* **TEXT PASSAGE**
#####
In his own words. Ed


In 2021, over two years ago, the Government sought (with support from County Councils and MPs being a condition) applications for restoration of branch railway lines.

Our Isle of Wight council and MP accordingly submitted a bid to have the railway restored from Shanklin to Ventnor, employing once again the tunnel that remains extant and in good order for this purpose, shared as it is inside with the Southern Water utility pipe along the eastern wall. The IWC appointed ‘The Centre for Economics and Business Research‘  in London as the Consultants for the bid.

Economic decline
A Government / Department for Transport condition of the application was that every bid had to have an official from HM Treasury appointed to it.

The bid also evolved into a proposal to reconnect Newport with Ryde by avoiding the surviving heritage steam railway route via Havenstreet and instead reinstating the old Sandown-Newport branch.

However, despite the best efforts of the Consultants this had the effect of relegating the reinstatement of the Shanklin to Ventnor bid somehow into a lesser ‘also-ran’ proposal in the bid.

Compiled and submitted a brief
Concerned that it was being forgotten as the bid unfolded, I compiled and submitted to the chosen Consultants a brief entitled “Ventnor’s economic decline as a result of railway closure and its restoration as a solution“. 

It was a major paper full of statistical and geological analyses, ending thus:

In summation, without reconnecting Ventnor to the national railway system by restoring the railway between Ventnor and Shanklin via Wroxall, Ventnor’s half-century socio-economic decline will drive the consequential exponential rise in costs to the Exchequer to the point when that becomes irreversible.

In short, there is a choice to be made that cannot wait. Either the Exchequer will have to bear ever-increasing costs that already dwarf the cost of restoring the railway to the town, or else restore the railway with the prospect of that action reducing the burden to the Exchequer over time.

To the annual costs to the Exchequer must be added the very significant geological costs particular to Ventnor that will inevitably fall to the Exchequer if it is decided to adopt the ‘Canute’ approach in attempting to maintain sustainable road access to and from Ventnor. The economically numerate alternative is to adapt to the regular geological incursions by restoring a sound and geologically stable route in and out of Ventnor. This will temper the effects of Ventnor’s frequent landslips, retaining commercial and public confidence in the town rather than sapping its ability to survive and piling Exchequer resources into unstable geology with the certain consequence that the ground will fail again at any time”.  

Decision made in spite of information
Of the greatest importance was the presence of a Treasury official appended to the unfolding bid, reading my brief, the Treasury will thus have known the inevitable, dire exponential financial consequence to the public purse of ignoring the inevitable geological deterioration facing the town of Ventnor

Those who made the decision to reject the railway restoration bid must have done so in the face of the information, one assumes they must have been aware of by consulting the essential and highly informative detailed charts of the British Geological Survey of Ventnor and its environs.
#####
(Image region labeling data)
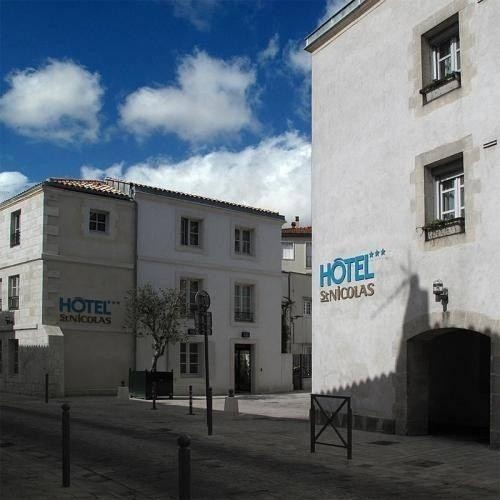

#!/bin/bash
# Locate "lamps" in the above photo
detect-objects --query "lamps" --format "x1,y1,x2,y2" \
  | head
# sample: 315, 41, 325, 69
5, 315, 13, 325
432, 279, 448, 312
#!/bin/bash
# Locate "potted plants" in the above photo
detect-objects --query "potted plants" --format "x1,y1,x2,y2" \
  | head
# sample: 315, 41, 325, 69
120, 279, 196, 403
#####
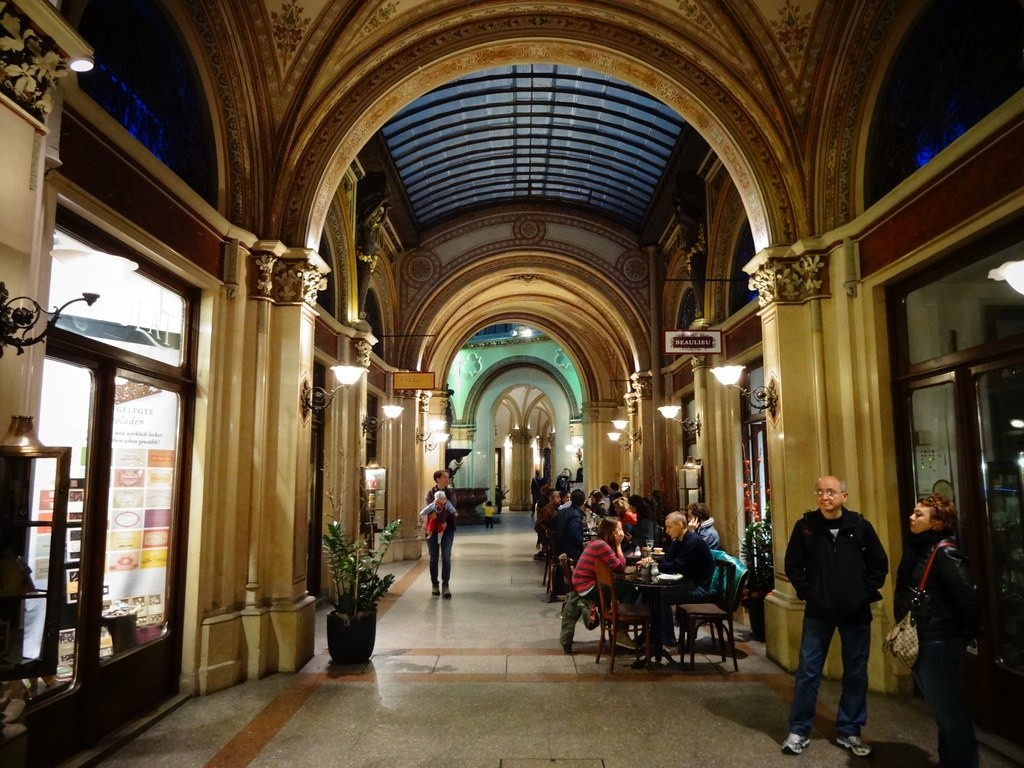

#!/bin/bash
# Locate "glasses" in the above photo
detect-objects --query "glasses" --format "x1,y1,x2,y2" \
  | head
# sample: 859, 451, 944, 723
#####
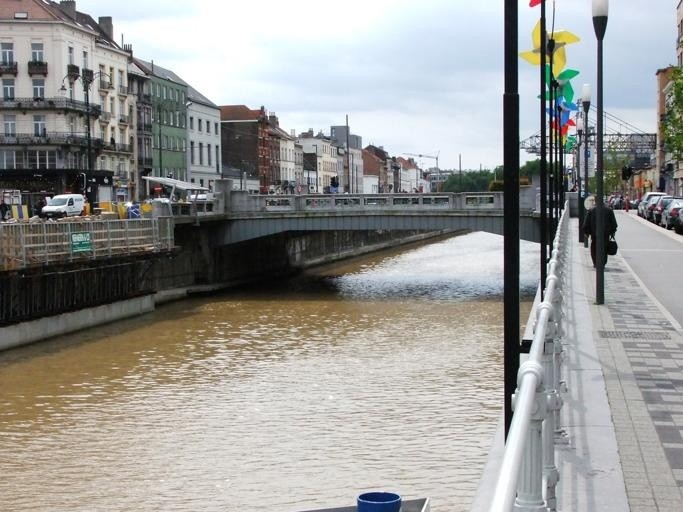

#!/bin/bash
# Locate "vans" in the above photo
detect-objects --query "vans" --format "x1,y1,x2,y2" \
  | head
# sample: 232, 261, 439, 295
#####
* **WHAT IS ASKED**
[1] In the Ventnor railway text, whom did the IWC appoint as consultants for the bid?
[2] Rewrite the part of the Ventnor railway text that starts at "In his own words." and ends after "branch railway lines.", swapping "sought" for "invited".

* **REPLIES**
[1] The Centre for Economics and Business Research in London.

[2]
In his own words. Ed


In 2021, over two years ago, the Government invited (with support from County Councils and MPs being a condition) applications for restoration of branch railway lines.